4. How I installed and ran Caddy:

I installed caddy using the official caddy docker file.

a. System environment:

Truenas 25.10.3.1, running caddy in a dockage app.

c. Service/unit/compose file:

```
services:
caddy:
image: caddy:2.11.3-alpine
restart: unless-stopped
cap_add:

  • NET_ADMIN
    ports:
  • 18080:80
  • 18443:443
  • 18443:443/udp
    volumes:
  • ${CONFIG_PATH}/caddy:/etc/caddy
  • $PWD/site:/srv
  • caddy_data:/data
  • caddy_config:/config
    volumes:
    caddy_data: null
    caddy_config: null
    networks: {}
    ```

d. My complete Caddy config:

```
immich.almondu-peko.com {
reverse_proxy 192.168.0.125:30041
}
```

Yes, it’s necessary. Webservers must have ports 80 and 443 open for HTTP and HTTPS traffic to reach it.

Why can’t you use ports 80/443 instead of 18080/18443? What are you trying to solve with that?

If you’re running this on your home server, and your ISP doesn’t give you a static IP, then yes your IP may change (usually very rarely though, they don’t tend to need to change your assigned IP very often). If that happens then yes you may need to change your DNS records to update it.

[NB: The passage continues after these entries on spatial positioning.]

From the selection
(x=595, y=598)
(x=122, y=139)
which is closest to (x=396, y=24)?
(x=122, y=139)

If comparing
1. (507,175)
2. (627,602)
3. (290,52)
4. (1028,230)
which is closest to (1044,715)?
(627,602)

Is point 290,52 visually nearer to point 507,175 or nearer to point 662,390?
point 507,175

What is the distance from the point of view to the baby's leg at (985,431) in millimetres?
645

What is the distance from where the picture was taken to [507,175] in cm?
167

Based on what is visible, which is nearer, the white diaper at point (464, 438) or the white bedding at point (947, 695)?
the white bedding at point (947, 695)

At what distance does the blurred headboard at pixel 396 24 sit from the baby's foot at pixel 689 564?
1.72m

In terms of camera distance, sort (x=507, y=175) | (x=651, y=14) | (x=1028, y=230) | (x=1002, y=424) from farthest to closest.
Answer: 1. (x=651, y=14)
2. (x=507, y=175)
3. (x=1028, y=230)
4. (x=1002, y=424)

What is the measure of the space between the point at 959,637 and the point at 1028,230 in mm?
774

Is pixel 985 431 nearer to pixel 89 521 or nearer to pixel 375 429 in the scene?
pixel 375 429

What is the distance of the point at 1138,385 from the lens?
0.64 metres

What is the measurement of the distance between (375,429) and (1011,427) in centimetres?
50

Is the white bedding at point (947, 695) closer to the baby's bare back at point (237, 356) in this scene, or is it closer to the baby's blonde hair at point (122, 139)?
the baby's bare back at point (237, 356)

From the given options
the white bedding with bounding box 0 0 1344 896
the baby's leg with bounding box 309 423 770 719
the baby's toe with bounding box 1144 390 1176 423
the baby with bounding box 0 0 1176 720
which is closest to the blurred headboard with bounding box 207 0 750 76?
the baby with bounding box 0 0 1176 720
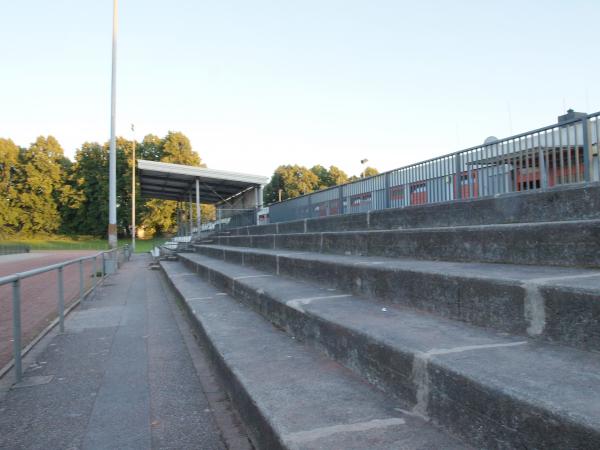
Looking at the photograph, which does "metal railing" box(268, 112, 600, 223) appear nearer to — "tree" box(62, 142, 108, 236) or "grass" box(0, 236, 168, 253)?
"grass" box(0, 236, 168, 253)

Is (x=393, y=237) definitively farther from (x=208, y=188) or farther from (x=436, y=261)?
(x=208, y=188)

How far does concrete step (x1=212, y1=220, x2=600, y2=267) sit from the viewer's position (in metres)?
2.47

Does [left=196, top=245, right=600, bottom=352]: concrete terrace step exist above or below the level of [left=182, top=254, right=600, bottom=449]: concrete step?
above

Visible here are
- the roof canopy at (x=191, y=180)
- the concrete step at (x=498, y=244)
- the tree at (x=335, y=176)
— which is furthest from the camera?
the tree at (x=335, y=176)

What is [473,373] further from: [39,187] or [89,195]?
[39,187]

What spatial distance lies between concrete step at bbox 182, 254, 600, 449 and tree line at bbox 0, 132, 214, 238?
57.8 metres

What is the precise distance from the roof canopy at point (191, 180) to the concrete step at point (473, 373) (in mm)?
17777

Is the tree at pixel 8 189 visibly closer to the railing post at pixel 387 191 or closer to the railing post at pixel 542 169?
the railing post at pixel 387 191

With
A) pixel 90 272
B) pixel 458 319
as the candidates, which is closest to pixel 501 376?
pixel 458 319

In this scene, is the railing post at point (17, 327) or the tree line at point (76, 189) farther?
the tree line at point (76, 189)

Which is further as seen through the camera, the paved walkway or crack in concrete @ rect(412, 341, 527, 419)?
the paved walkway

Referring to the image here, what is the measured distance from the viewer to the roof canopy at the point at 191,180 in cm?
1958

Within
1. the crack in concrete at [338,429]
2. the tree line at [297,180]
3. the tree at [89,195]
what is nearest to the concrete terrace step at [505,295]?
the crack in concrete at [338,429]

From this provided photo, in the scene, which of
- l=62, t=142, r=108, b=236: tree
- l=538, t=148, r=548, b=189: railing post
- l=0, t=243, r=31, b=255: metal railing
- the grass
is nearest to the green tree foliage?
the grass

If you want more peace of mind, you can use GitHub - mholt/caddy-dynamicdns: Caddy app that keeps your DNS records (A/AAAA) pointed at itself. · GitHub, plugin to automate updating your DNS records if your public IP changes. Depends which DNS provider you use, you also need to add the plugin for your DNS provider (e.g. Cloudflare, if that’s what you use).

Hello, thank you for your reply! Now I understand. So both are necessary. I use ports 18080/18443 since the standard 80 and 443 are already taken by another app I got running in my home server, nginx.

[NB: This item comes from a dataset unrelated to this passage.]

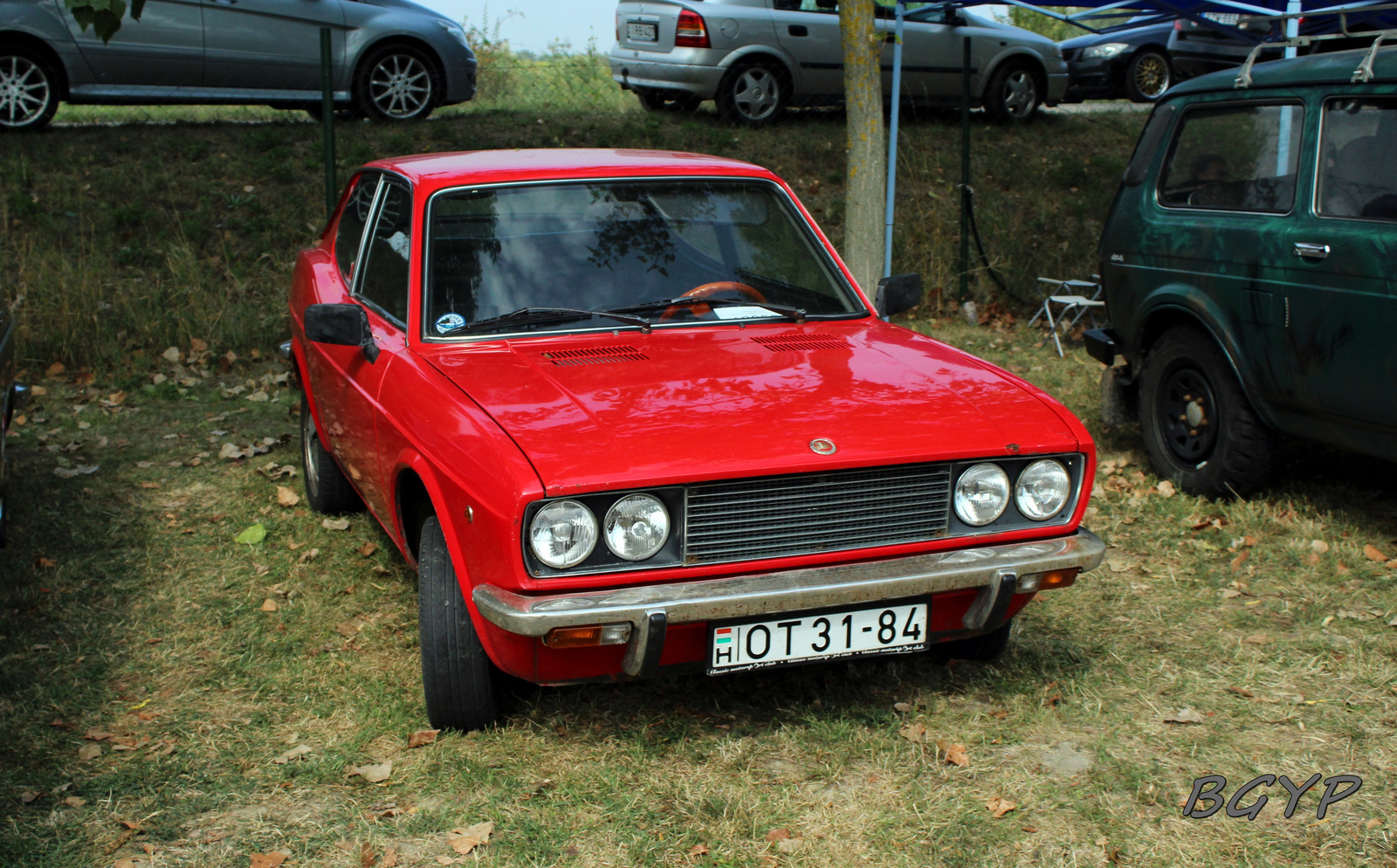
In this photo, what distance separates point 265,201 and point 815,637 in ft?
27.0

I did not expect to need to expose so much for caddy to work but it does make sense now that you have explained it.

I actually found a workaround, which is cloudflare tunnels. I was able to achieve the same goal with less hustle and information exposure, depends how you look at it.

I strongly recommend getting rid of nginx and using Caddy to replace it. They serve the same purpose, but Caddy does it better with built-in ACME automation, which nginx cannot do.

Cloudflare tunnels is fine, but idk what you think is “information exposure”, exposing two ports is the entire point of a webserver. Don’t you want your app accessible publicly? That’s the point.